Exercise objective:
Only the lines from the one containing "Dean Cortez –" through the last line of the data below belong in your answer, copied exactly and without pictures.

[Brief descriptive captions]
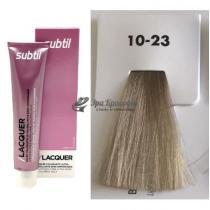 Безаммиачная тонирующая гелевая краска 10.23 светлый блондин перламутрово-бежевый Lacquer Ducastel Subtil, 60 мл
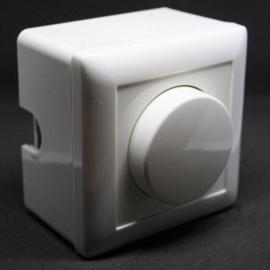 LED Pro dimmer - universel - 2-500 watt - opbouw- inclusief afdekplaat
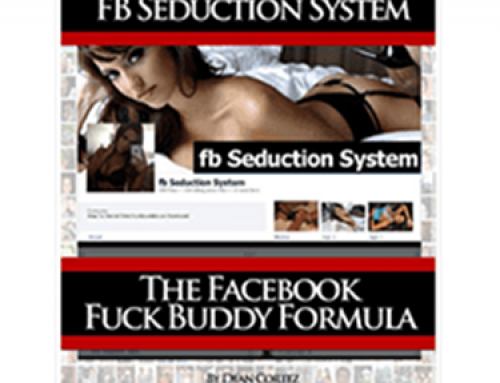 Dean Cortez – Facebook Seduction System Platinum
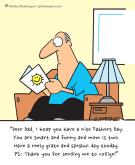 #Humor for #Writers – John Storywriter Son's Achievement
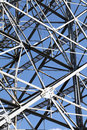 Steel framework against a clear blue sky Stock Images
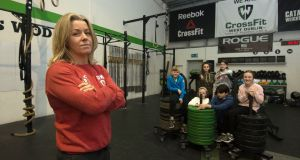 CrossFit gym owner Lorna Heyes with children no longer able to train at her fitness studio because of insurance problems. Photograph: Dave Meehan/The Irish Times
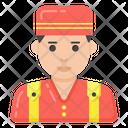 Hotel Staff Bellboy Bellman Icon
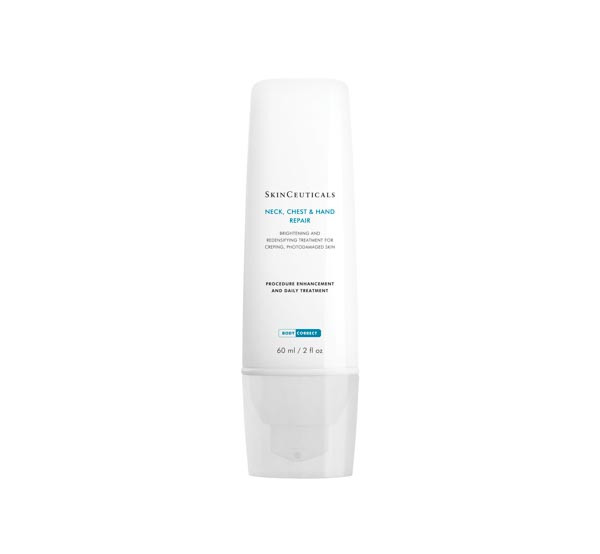 Skinceuticals Skinceuticals Neck, Chest & Hand Repair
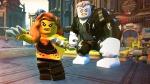 LEGO DC Super-Villains thumb 1
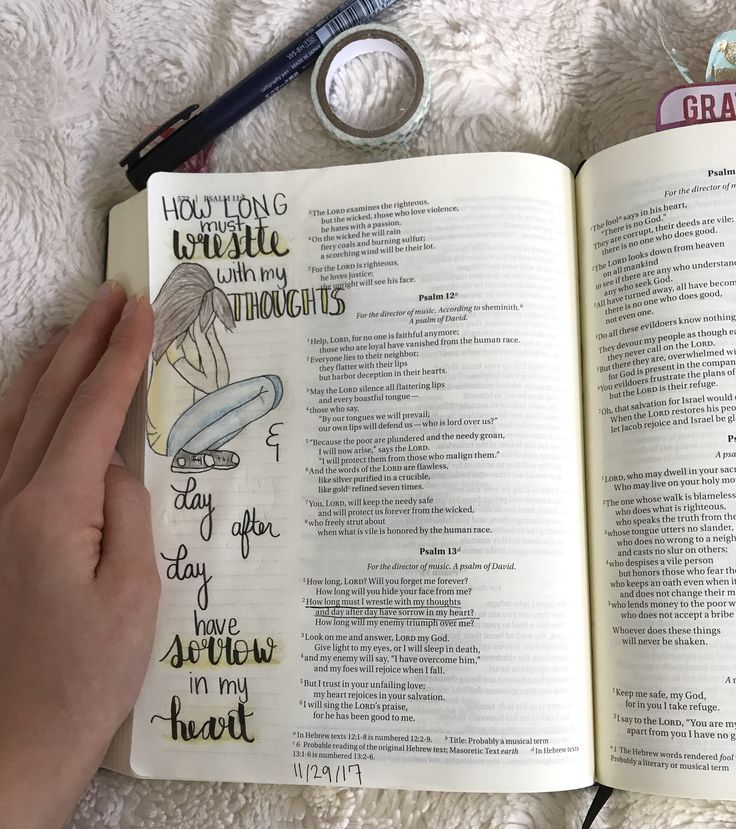 Bible Journaling Psalm 13:2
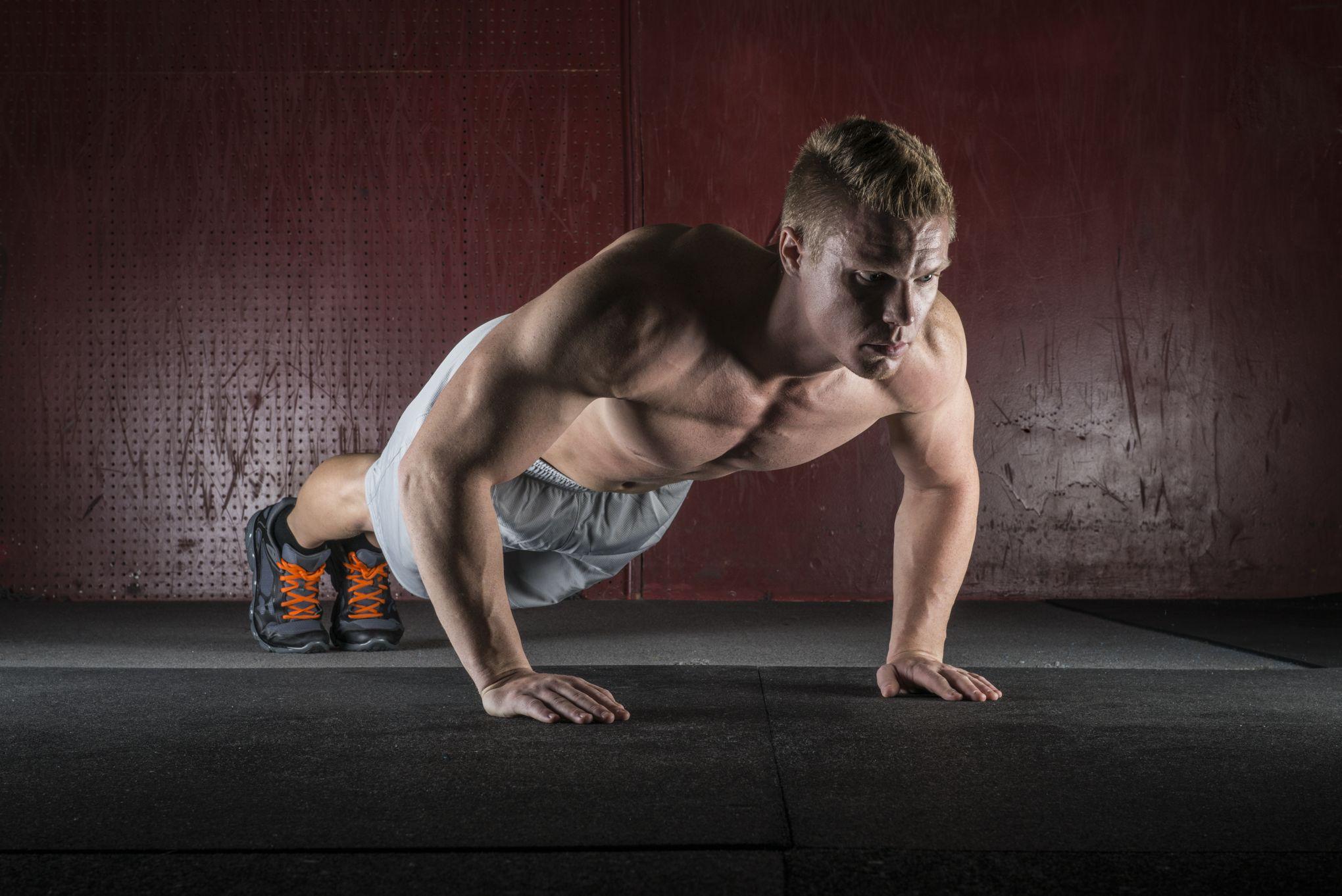 Comment muscler son torse avant l été   eeb71345a17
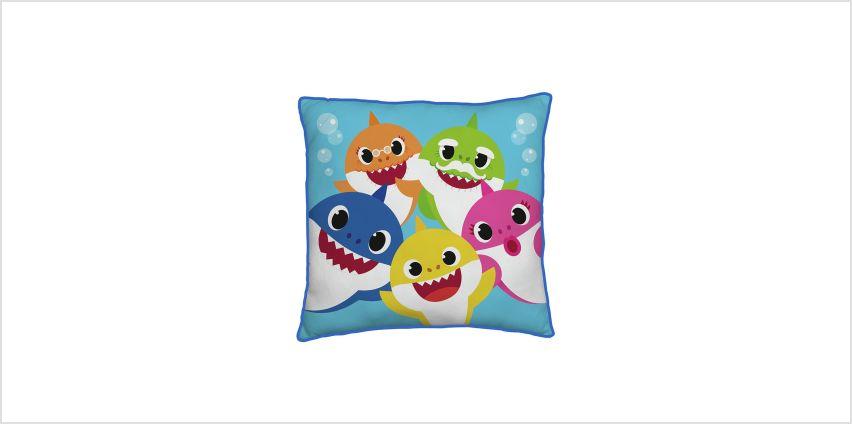 Baby Shark Family Square Cushion from Argos
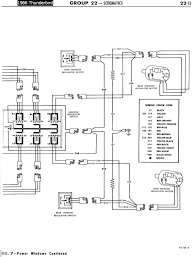 1965 Ford F100 Turn Signal Wiring Diagram - Product Wiring Diagrams • 68 Ford Radio Diagram Car Wiring Diagrams Explained 1968 F100 Shortbed Pickup Louisville Showroom Stock 1337 Portal Shelby Gt500kr Gt500 Ford Mustang Muscle Classic Fd Wallpaper Ranger Youtube Image Result For Truck Pulling Camper Trailer Dude Shit Ford Upholstery Seats Ricks Custom Upholstery Vin Location On 1973 4x4 Page 2 Truck Enthusiasts Forums Galaxie For Light Switch Sale Classiccarscom Cc1039359 2010 Chevrolet Silverado 7 Bestcarmagcom
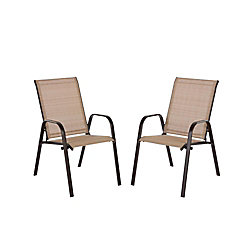 Hampton Bay Wilson Brown Stackable Sling Patio Dining Chair in Cafe (2-Pack)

Answer to this task:
 Dean Cortez – Facebook Seduction System Platinum
 #Humor for #Writers – John Storywriter Son's Achievement
 Steel framework against a clear blue sky Stock Images
 CrossFit gym owner Lorna Heyes with children no longer able to train at her fitness studio because of insurance problems. Photograph: Dave Meehan/The Irish Times
 Hotel Staff Bellboy Bellman Icon
 Skinceuticals Skinceuticals Neck, Chest & Hand Repair
 LEGO DC Super-Villains thumb 1
 Bible Journaling Psalm 13:2
 Comment muscler son torse avant l été   eeb71345a17
 Baby Shark Family Square Cushion from Argos
 1965 Ford F100 Turn Signal Wiring Diagram - Product Wiring Diagrams • 68 Ford Radio Diagram Car Wiring Diagrams Explained 1968 F100 Shortbed Pickup Louisville Showroom Stock 1337 Portal Shelby Gt500kr Gt500 Ford Mustang Muscle Classic Fd Wallpaper Ranger Youtube Image Result For Truck Pulling Camper Trailer Dude Shit Ford Upholstery Seats Ricks Custom Upholstery Vin Location On 1973 4x4 Page 2 Truck Enthusiasts Forums Galaxie For Light Switch Sale Classiccarscom Cc1039359 2010 Chevrolet Silverado 7 Bestcarmagcom
 Hampton Bay Wilson Brown Stackable Sling Patio Dining Chair in Cafe (2-Pack)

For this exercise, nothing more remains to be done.